Understanding Web Servers & Web Requests
We’ll begin by understanding how web requests travel to a web server. Before that though let’s begin an installation of an Ubuntu 22 Server VM. That way it can install in the background and be ready for later.
Set up a new virtual machine while you read the remainder of this section. Call it “webserver-01”. The following specs will be enough:
20 GB disk space
1 CPU
2 GB RAM
Review Part 2 and Part 2B if you can’t remember the steps for installing Ubuntu Server:
While the server installation goes let’s learn about web servers. Then we’ll install one ourselves.
Understanding HTTP
When we access websites we do so using HTTP. HTTP stands for the Hypertext Transfer Protocol. When you access a website like Twitter you are using HTTP. Accessing your bank site? HTTP.
Now you may be wondering, “But I see HTTPS in my browser’s address bar? Is that the same?”.
Yes…almost.
HTTPS stands for Hypertext Transfer Protocol Secure. It is an extension of HTTP used for secure communication. We’ll dive deeper into HTTPS in the next home lab issue.
Browsers use HTTP to request files from web servers. When the HTTP request reaches the web server, the server accepts the request. It then finds the requested document and sends it back. This would be the response.
This response is what is displayed in the browser.
This is how all websites on the internet work. You send an HTTP request. The web servers sends a response based on its configuration.
Who can access?
Now consider the following: Since we are setting up a webserver, will people be able to connect to it from anywhere?

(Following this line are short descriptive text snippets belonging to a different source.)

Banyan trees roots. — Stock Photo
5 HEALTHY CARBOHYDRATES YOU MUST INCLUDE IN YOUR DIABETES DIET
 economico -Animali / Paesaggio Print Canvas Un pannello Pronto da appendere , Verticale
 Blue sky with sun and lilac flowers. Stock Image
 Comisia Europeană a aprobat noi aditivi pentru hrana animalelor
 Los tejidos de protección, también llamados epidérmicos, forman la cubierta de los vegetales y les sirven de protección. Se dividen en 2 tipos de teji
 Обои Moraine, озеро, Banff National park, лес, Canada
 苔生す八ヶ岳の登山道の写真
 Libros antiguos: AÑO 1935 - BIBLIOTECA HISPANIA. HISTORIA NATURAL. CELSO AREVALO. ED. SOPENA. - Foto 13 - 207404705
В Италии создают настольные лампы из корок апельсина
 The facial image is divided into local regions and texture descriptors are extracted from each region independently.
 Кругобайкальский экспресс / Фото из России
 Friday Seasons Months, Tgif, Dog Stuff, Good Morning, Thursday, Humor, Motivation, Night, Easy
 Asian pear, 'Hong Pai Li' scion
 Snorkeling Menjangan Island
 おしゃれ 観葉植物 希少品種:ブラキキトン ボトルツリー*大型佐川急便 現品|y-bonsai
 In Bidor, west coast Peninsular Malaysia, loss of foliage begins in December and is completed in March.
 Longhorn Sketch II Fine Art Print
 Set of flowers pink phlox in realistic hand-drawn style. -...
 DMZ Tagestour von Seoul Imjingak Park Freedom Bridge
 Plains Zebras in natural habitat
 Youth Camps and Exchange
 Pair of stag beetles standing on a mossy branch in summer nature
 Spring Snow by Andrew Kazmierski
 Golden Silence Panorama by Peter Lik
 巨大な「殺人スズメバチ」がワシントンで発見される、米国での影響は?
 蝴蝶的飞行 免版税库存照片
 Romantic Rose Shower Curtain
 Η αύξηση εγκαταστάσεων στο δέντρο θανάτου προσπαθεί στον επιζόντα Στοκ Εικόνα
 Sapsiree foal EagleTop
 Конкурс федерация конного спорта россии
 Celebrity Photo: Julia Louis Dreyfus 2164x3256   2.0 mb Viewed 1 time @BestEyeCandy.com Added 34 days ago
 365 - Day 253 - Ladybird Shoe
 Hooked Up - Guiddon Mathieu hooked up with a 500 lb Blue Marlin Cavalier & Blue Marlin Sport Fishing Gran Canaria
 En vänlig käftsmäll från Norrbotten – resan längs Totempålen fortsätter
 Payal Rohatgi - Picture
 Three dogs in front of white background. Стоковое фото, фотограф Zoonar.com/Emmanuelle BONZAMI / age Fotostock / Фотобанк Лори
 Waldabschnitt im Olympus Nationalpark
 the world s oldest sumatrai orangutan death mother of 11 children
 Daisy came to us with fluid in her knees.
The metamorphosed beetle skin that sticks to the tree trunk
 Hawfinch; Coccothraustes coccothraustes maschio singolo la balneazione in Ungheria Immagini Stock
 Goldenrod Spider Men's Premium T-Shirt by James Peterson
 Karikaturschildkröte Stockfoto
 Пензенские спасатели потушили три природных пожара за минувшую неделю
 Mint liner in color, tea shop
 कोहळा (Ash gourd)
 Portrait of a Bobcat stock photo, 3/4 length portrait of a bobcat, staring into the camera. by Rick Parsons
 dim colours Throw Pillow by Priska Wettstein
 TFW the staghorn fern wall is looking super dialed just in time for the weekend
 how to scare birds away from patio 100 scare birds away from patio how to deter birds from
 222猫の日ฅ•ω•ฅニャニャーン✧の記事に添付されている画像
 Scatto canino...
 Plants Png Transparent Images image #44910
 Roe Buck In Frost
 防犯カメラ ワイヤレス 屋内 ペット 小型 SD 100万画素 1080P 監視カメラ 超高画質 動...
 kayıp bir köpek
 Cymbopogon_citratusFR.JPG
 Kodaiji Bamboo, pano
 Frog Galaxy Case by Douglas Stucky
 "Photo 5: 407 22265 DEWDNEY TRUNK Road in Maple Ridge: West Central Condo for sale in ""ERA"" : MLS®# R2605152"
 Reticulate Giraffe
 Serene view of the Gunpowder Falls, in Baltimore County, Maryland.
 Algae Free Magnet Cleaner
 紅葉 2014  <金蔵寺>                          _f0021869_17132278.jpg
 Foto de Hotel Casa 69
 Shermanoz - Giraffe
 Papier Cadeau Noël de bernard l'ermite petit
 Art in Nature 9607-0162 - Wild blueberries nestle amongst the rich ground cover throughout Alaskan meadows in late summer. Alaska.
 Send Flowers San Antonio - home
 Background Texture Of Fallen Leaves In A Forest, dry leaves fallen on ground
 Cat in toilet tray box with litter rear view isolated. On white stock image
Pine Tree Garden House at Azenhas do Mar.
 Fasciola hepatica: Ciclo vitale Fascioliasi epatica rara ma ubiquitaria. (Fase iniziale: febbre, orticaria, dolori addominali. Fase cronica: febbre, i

If you answered “no”, you would be correct. The webserver we are setting up will be available only within our local area network. You could open it to the outside world if you wanted to using port forwarding though.
Here’s a basic network diagram of what our home lab looks like so far.
Notice how everything is behind the router (the blue box). We would need to forward port 80 and 443 from the router to webserver-01 if we wanted people outside our LAN to access it.
Why 80 and 443?
Port 80 is the default port for HTTP and port 443 is the default for HTTPS.
What web server will you use?
There are many web servers out there. On Windows Server we have Internet Information Services (ISS). For Linux we have open source options like Apache2 and Nginx.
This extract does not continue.